* [THE PROBLEM] Copy the lines of the listing from the one that contains "How much distance" through the end of the listing, requests included, and add 148 to every distance figure in the answers. Leave the pictures out.

Items from a dataset:
┏━━

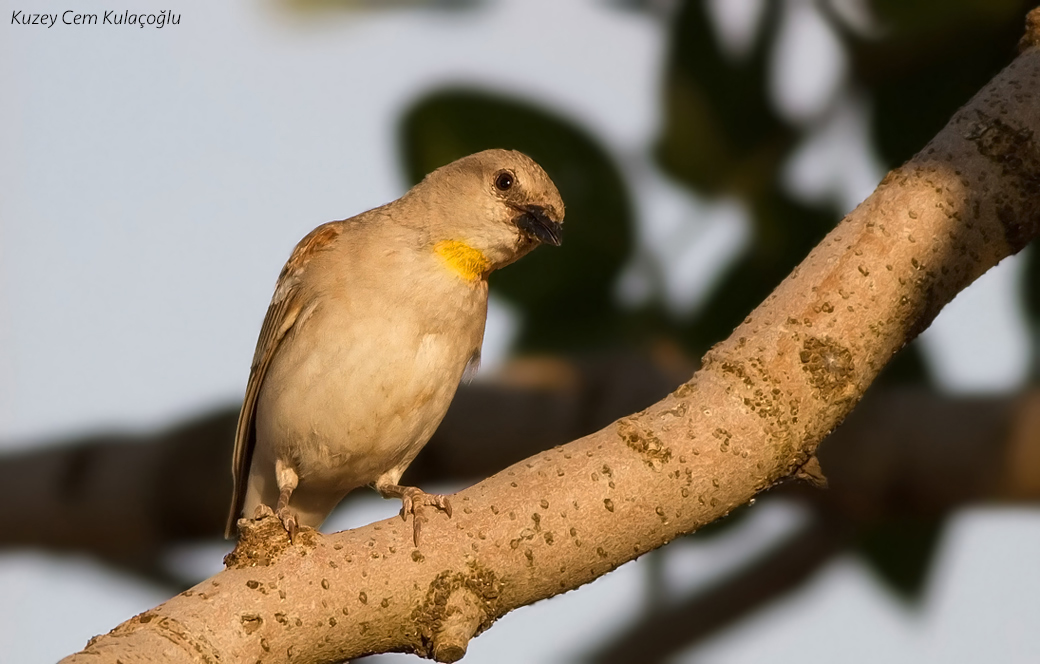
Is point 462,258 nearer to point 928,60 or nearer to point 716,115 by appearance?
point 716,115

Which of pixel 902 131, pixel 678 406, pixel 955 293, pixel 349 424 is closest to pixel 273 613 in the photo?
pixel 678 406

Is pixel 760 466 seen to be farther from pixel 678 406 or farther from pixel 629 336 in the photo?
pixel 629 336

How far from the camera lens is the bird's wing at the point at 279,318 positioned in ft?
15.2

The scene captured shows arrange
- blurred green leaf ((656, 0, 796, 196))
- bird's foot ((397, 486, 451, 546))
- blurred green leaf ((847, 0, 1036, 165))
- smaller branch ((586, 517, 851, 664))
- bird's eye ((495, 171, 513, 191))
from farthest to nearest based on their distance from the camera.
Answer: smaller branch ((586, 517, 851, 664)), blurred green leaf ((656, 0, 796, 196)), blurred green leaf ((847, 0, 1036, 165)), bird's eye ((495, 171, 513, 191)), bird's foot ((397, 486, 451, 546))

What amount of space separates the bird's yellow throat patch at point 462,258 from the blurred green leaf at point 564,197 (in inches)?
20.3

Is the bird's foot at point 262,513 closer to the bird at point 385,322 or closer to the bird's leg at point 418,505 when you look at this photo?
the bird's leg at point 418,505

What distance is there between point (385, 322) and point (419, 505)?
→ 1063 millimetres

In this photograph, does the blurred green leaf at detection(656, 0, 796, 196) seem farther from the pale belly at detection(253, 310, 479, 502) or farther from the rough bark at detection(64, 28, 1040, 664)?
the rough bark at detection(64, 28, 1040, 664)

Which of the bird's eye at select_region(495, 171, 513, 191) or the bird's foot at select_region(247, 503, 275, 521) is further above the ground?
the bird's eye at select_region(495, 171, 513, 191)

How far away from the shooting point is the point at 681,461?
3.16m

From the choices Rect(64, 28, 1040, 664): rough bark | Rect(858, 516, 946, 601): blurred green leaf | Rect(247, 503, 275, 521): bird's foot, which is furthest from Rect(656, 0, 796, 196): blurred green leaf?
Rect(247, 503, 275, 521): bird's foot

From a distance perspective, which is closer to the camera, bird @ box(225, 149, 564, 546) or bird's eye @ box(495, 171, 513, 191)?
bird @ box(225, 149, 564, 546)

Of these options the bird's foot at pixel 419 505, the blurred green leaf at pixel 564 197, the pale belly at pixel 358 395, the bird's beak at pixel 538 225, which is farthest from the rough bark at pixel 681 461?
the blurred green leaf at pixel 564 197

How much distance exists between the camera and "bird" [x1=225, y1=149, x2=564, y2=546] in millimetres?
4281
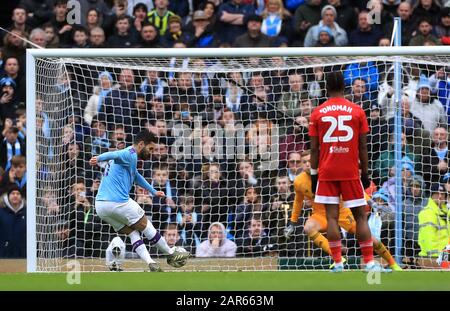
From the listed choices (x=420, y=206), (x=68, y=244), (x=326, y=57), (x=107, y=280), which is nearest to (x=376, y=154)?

┗━━

* [OUTPUT BELOW]
How much distance exists between the camera and "bird" [x1=225, y1=149, x2=564, y2=546] in millimetres?
4429
From the listed choices (x=420, y=206), (x=68, y=244), (x=326, y=57), (x=107, y=280), which is nearest to (x=376, y=154)?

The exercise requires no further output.